We know how a big a connection there is between Dee & Elizabeth – the Faerie Queene is an allegory of her perfect majesty, & he was royally rewarded for the poem. Looking at the actual Familist  influence on Spenser, the work of Ortelius inspired the cosmology of Spenser’s Ruins of Time, while in his Magical Diary, Dee transcribes his “seances” in which Kelly recited visions. These otherworldly conjurations feel rather like the allegorical mindscapes extolled by Spenser in the Faerie Queene, & one must ask oneself now just how much influence Dee exerted over Spenser in the earliest stages of that poem’s composition.
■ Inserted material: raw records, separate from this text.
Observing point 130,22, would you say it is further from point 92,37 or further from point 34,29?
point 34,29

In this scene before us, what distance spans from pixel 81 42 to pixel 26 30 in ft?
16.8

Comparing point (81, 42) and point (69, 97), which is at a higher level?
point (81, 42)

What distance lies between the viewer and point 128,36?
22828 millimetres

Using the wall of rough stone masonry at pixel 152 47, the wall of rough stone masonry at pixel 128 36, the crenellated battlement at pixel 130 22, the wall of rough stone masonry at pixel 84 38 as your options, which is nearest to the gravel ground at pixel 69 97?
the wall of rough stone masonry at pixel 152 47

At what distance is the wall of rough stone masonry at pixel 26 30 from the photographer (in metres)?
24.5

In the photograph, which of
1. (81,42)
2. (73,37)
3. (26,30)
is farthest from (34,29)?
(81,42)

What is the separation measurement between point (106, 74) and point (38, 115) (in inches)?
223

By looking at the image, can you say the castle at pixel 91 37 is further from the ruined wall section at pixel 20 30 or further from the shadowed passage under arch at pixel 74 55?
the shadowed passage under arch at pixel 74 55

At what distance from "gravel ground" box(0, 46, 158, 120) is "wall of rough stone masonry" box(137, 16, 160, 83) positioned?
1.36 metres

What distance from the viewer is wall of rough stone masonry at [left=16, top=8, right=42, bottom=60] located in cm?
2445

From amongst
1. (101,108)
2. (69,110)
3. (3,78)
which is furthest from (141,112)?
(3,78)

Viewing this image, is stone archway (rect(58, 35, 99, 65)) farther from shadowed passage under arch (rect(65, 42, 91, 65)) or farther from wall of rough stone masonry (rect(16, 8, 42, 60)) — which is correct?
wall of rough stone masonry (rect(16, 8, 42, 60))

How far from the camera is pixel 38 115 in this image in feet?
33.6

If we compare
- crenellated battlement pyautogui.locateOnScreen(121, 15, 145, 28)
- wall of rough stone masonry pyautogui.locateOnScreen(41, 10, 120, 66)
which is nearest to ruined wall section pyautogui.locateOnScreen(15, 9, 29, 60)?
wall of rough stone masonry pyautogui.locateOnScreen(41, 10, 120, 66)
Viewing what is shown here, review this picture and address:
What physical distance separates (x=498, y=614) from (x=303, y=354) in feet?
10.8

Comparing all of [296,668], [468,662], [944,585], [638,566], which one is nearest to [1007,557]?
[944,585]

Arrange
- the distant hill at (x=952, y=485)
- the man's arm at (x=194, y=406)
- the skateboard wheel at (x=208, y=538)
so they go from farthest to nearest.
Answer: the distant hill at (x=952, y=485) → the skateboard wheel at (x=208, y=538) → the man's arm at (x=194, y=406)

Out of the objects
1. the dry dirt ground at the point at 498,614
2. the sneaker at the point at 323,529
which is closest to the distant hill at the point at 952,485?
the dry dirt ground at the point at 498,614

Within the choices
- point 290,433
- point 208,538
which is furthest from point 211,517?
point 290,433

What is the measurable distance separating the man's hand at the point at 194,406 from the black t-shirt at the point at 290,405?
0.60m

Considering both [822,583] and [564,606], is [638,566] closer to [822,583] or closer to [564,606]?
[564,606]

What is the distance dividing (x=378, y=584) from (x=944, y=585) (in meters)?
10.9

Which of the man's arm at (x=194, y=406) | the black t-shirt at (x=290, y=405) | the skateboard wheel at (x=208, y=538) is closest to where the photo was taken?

In that peom’s second book, Spenser places Dee in the Castle of Temperance, amidst a room full of pictures of “famous Wisards“, & “All artes, all science, all Philosophy”. Spenser’s Dee has meditated “all his life long, /That through continuall practice and usage, /He now was growne right wise, and wondrous sage.

Spenser was also connected with the the Dutch poet, Sir Jan van der Noot, whose 1576 book ‘Das Buch Extasis’ contains elements of Familism. The connection between the two poets is perfectly elucidated by Tiemen de Vries, in his ‘Holland’s Influence on English Language and Literature (1916),’ who highlights the influence on Spenser of a 1569 book of poems called ‘A Theatre’. Spenser went on to rework & reprint the verses under his own name in 1591, defining them as ‘formerly translated.’ De Vries suggests that van der Noot, ‘for his English version, used the assistance of Spenser, at that time a poor young student, hardly seventeen years old, whom he probably paid one penny for each line, just as Rubens used the assistance of his pupils for some details of hundreds of his pictures which were sold under his name, could not be such an important fact for the author, who was the master of the whole work. The young assistant ‘was in no way a principal in the main undertaking when the volume came out, therefore, it nowhere gave his name. He had done his work, and received his pay – there was no need to acknowledge his services.’1 At that moment Van der Noot could not imagine that the name of his young assistant would one day become famous, and that those translations would play an important part in English literature. As a principal he did what, all over the world, principals do with their young assistants, and with their work. By getting his pay, and no further recognition at that moment, Spenser got just what every young man gets, when the master honors him by asking his assistance.’

‘The ideas of the Theatre, adds De Vries, ‘as Van der Noot laid them before the young Spenser, and explained them to him, these great ideas of the world’s vanity, of the struggle and sufferings of Christians, and of their final triumph, and their eternal happiness, have remained with Spenser; they have formed the center of his life-system, and are to be found in all his later works…. with the Eclogue for September, in which we find the dialogue between Diggon Davie and Hobbinol. This Diggon Davie is, according to Kirk’s Glasse, ‘the very friend of the author and this friend had been long in foreign countries.’ We can also see the influence on Speser of Van der Noot’s use of embletic woodcuts in the 1570s in the English poet’s own series throughout the Calendar.

Returning to Shakespeare, it has been long-observed how the writings of the Familist,  Justus Lipsius, had a profound effect on our bard’s political thought, especially his 1584 translation of the treatise De Constantia. In that text, when Lipsius quotes Petronius’ ‘the whole world is a stage-play’ we get the seedlings of one of Shakespeare’s most famous passages, the ‘All the world’s a stage’ of As You Like It.

The object of this post has been to reinforce the triangular connection between Spenser, Shakespeare & Familism – & also to introduce a certain John Dee into the mix, who most scholars assume was the wizard Prospero in the Tempest. That he was, we shall ascertain in a future post, but for now let us leave the drizzly heaths of East Lancashire & skipple down to the sun-kiss’d capital where our teenage Terence is just about to tackle his first tatse of the theatre.